UK AI capability depends on a handful of US frontier-model providers and the chip ecosystem underpinning them. DSIT's £1.1bn AI Hardware Plan (the european-tech-sovereignty topic owns that analysis) attempts to reduce chip dependency, but both the plan and the model ecosystem remain US-controlled. EPSRC's commodity-hardware mandate is the cheapest available hedge: open-weight models on standard chips require no export licence, no hyperscaler relationship, and no frontier-chip supply chain.

BOLD's embodied-AI mandate addresses a separate structural absence. The UK's robotics industry has no equivalent of Boston Dynamics, Agility, or Figure AI at the commercial stage.
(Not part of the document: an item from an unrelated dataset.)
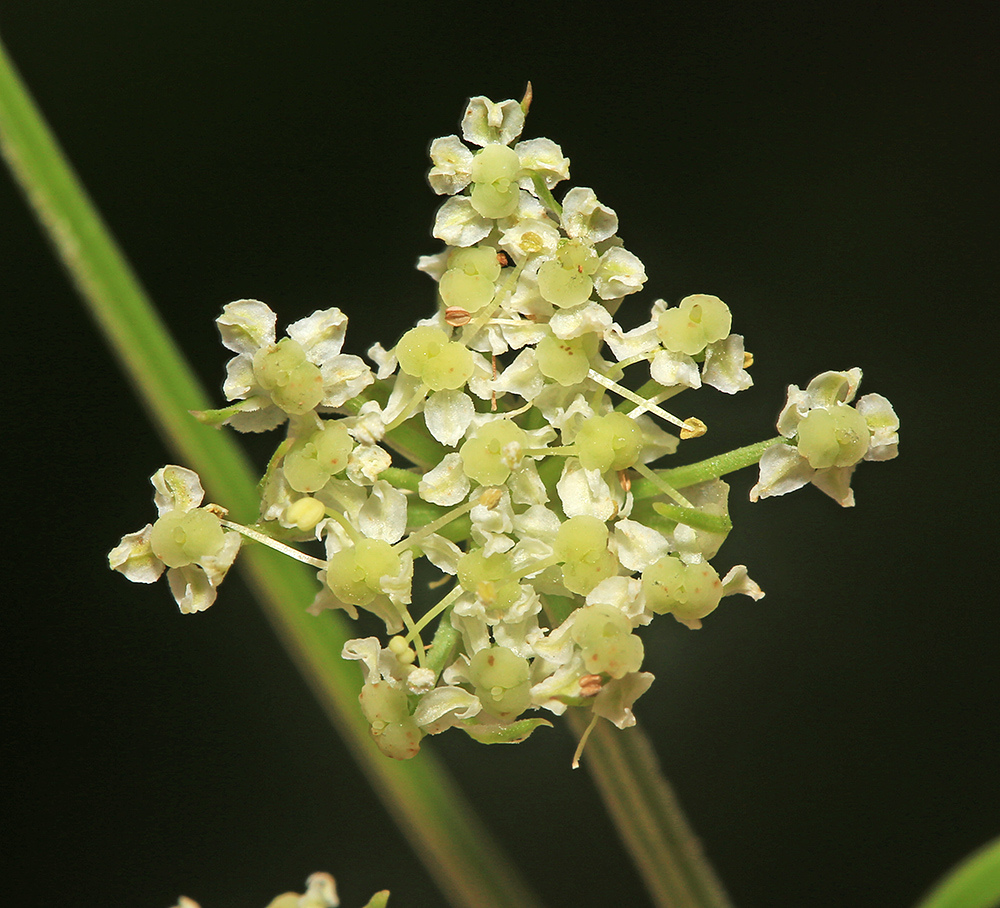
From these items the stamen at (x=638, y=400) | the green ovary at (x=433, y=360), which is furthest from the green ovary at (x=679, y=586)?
the green ovary at (x=433, y=360)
Oxford and Imperial produce internationally competitive robotics research but few commercial spinouts, partly because embodied-AI requires the integration of hardware, software and physical actuation ; a combination that demands more capital than a pure-software AI startup and more lab time than a hardware startup. EPSRC funding the foundational learning algorithms is the upstream step before any of that commercial infrastructure can form.

What could happen next?
  • Opportunity

    SOFAIR's open-source commodity-hardware mandate creates a public-domain alternative to frontier-model provider APIs for UK public sector and SME applications, reducing the cost of AI adoption in government and the NHS if the research produces deployable tools.
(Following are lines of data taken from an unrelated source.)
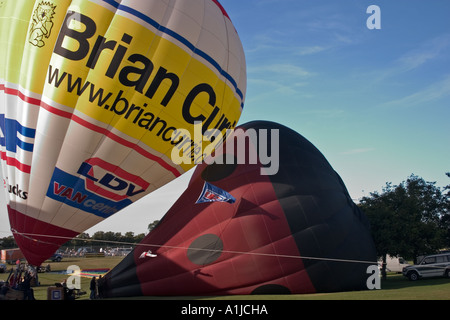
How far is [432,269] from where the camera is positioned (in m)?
16.5

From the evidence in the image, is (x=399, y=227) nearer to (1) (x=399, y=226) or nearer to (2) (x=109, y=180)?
(1) (x=399, y=226)

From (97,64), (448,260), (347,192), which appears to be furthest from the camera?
(448,260)

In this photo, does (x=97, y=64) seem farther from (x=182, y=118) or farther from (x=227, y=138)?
(x=227, y=138)

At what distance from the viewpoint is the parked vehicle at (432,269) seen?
53.5 ft

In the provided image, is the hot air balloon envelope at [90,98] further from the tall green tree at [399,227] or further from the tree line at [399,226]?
the tall green tree at [399,227]

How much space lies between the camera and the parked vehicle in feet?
53.5

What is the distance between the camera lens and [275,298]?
406 inches

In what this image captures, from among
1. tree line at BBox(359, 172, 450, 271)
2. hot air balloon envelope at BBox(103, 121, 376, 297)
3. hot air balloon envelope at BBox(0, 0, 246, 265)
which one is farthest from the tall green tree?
hot air balloon envelope at BBox(0, 0, 246, 265)

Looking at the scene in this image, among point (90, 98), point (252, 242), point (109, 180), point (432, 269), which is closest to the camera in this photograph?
point (90, 98)

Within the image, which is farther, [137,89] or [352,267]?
[352,267]

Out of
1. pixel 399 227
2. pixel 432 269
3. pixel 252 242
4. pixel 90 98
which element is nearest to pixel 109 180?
pixel 90 98

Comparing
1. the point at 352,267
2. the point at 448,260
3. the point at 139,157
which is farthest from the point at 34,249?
the point at 448,260

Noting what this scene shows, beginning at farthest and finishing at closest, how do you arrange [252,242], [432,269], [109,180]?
[432,269] → [252,242] → [109,180]

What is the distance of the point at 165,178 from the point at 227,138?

    Medium term · Reported
  • Risk

    The autumn 2026 review gate creates an eighteen-month horizon for both labs to demonstrate publishable output; labs that fail to produce early results face funding termination before doctoral programmes are complete, which may deter the most capable researchers from joining.

    Short term · Reported
  • Consequence

    BOLD's embodied-AI programme seeds a UK robotics spinout pipeline that currently does not exist; the first commercial spinouts are likely five to eight years from launch, placing them in the 2031–2034 window.

    Long term · Reported
  • Meaning

    EPSRC funding open-source commodity-hardware AI while DSIT funds frontier chips and large model providers means the UK government is simultaneously backing two mutually contradictory AI infrastructure strategies, with neither body acknowledging the other's hedge.